I’ve been trying to ascertain tipuho’s scientific name, but only came across textual descriptions, no clear illustrations of the fruit, on Google. Websites devoted to breadfruit are mainly of botanical, not gastronomic, interest, and show illustrations only of the tree or dried leaves. The most I could come up with is that tipuho is most likely descended from Artocarpus mariannensis, whose centre of origin is the Marianas Islands and grows wild on limestone and coral islands, mainly spread by fruit bats. Perhaps tipuho is a cross of A. mariannensis with rimas. None of the textual descriptions refer to reddish orange segments however; only to cream or yellow fruit segments. I would be grateful if someone were to enlighten me.

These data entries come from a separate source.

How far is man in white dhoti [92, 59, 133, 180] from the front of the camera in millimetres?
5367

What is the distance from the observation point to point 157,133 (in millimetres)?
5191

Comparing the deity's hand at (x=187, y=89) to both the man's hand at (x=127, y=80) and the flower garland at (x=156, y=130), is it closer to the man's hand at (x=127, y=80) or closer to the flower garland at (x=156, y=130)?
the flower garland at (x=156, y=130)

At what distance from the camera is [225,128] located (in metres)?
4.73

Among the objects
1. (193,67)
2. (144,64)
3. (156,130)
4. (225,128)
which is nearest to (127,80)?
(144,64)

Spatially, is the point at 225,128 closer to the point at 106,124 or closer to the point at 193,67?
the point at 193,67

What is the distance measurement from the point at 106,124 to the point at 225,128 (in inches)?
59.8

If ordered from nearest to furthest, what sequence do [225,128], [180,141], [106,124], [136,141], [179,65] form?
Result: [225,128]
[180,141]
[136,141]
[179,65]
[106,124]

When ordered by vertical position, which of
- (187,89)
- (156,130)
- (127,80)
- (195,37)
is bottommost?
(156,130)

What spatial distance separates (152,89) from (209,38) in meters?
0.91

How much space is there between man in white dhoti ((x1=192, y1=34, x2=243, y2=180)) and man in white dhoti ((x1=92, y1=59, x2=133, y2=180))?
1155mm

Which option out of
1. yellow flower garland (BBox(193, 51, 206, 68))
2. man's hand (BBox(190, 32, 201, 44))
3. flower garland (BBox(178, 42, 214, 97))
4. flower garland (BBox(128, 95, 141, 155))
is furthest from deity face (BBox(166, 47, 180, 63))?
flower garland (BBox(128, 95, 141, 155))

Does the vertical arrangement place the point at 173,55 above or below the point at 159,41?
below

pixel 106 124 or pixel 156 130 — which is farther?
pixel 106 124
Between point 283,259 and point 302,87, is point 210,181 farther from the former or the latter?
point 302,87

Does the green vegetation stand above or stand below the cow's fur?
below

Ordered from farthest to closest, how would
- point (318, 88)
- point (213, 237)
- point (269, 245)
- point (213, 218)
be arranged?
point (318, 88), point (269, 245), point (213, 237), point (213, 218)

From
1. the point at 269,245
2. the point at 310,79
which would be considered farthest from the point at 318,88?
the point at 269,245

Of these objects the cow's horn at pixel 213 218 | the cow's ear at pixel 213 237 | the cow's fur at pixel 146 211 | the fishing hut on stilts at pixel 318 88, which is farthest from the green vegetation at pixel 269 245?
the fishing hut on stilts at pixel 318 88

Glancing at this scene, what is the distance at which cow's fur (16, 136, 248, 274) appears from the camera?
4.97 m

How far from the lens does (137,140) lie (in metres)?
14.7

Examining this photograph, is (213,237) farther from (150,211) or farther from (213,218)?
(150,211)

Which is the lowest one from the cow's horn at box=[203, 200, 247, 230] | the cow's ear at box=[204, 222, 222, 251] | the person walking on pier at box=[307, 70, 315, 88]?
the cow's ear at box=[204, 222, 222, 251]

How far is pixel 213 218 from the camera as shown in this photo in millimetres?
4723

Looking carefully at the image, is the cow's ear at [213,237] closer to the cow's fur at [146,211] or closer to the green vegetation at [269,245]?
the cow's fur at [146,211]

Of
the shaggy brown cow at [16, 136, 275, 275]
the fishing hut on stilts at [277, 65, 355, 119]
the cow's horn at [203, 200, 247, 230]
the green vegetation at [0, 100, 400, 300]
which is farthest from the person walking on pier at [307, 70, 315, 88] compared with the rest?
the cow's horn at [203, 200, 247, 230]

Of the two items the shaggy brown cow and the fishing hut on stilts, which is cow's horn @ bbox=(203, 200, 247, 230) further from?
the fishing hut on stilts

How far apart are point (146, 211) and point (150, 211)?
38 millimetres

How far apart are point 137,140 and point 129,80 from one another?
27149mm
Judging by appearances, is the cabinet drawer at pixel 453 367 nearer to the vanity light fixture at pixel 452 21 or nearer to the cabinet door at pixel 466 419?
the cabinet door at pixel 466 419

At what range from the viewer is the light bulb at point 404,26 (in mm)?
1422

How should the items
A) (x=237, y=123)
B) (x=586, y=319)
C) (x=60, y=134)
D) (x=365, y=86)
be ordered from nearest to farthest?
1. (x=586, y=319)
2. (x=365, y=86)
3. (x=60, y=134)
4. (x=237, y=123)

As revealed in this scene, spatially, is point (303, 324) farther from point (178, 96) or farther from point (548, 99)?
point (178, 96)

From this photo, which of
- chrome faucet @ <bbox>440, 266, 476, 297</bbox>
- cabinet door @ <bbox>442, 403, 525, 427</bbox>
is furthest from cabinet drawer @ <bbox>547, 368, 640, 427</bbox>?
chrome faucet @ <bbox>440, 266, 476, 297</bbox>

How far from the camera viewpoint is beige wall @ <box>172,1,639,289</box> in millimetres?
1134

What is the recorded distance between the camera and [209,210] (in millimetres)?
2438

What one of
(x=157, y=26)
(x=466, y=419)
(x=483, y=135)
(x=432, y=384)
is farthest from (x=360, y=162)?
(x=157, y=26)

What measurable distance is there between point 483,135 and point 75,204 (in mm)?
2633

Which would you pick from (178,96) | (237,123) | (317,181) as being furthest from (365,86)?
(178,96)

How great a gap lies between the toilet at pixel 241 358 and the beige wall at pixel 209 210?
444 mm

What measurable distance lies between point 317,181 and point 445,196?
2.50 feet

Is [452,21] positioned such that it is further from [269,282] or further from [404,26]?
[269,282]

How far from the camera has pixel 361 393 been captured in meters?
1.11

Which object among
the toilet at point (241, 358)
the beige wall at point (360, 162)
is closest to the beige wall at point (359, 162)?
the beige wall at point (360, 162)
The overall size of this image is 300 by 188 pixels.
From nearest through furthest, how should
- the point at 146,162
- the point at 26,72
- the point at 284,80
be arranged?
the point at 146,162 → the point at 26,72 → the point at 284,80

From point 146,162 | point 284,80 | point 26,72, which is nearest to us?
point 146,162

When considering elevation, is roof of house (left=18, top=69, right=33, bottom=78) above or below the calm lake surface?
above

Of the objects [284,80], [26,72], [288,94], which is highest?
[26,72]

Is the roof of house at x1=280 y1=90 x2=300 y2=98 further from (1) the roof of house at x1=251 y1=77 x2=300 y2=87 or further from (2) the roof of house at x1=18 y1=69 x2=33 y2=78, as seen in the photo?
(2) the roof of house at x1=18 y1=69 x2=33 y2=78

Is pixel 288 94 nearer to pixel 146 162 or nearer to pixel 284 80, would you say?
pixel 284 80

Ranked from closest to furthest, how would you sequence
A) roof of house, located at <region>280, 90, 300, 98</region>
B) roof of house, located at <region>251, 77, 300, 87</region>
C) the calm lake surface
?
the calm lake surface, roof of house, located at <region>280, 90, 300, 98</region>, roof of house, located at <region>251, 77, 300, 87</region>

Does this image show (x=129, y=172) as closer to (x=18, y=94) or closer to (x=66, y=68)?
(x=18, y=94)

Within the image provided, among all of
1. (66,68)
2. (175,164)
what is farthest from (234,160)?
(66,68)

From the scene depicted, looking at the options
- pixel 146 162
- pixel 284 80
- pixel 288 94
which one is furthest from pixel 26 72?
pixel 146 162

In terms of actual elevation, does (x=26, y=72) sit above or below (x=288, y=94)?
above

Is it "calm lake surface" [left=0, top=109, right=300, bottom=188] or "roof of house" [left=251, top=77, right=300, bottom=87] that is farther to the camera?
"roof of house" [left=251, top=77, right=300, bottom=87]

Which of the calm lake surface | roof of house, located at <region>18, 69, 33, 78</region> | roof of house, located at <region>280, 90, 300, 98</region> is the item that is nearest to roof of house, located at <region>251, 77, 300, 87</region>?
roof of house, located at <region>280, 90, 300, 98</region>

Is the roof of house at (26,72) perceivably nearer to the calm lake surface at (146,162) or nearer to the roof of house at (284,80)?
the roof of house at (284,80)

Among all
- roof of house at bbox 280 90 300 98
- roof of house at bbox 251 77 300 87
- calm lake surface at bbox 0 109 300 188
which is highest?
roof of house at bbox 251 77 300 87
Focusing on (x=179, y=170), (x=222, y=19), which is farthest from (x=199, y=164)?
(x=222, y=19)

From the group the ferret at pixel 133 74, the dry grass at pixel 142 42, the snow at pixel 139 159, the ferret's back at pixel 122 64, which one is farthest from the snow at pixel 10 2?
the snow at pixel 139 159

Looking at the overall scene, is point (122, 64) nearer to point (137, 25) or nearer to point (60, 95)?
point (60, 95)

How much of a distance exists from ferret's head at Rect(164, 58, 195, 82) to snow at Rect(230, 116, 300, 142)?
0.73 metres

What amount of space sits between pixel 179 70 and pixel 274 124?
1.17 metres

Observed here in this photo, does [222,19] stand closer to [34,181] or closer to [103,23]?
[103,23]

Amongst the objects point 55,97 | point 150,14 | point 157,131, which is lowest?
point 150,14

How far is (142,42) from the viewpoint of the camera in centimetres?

Different varieties of breadfruit are being promoted as a crop for food security as yields can reach from 5 to 10 tons per hectare. Quite competitive with cereal crops. And care and maintenance is minimal, unlike rice, and few pests and diseases. Pacific Islanders, who once relied on it as a staple, attribute their laid-back attitude to life to its ease of cultivation. It stores well too without refrigeration. Fermented, it lasts for months; dried, it can last for a year. The nuts can be dried and made into flour. There is definitely a lot of promise in this fruit tree, whose other uses are for glue (from its natural latex) and its trunk as building material for houses and canoes.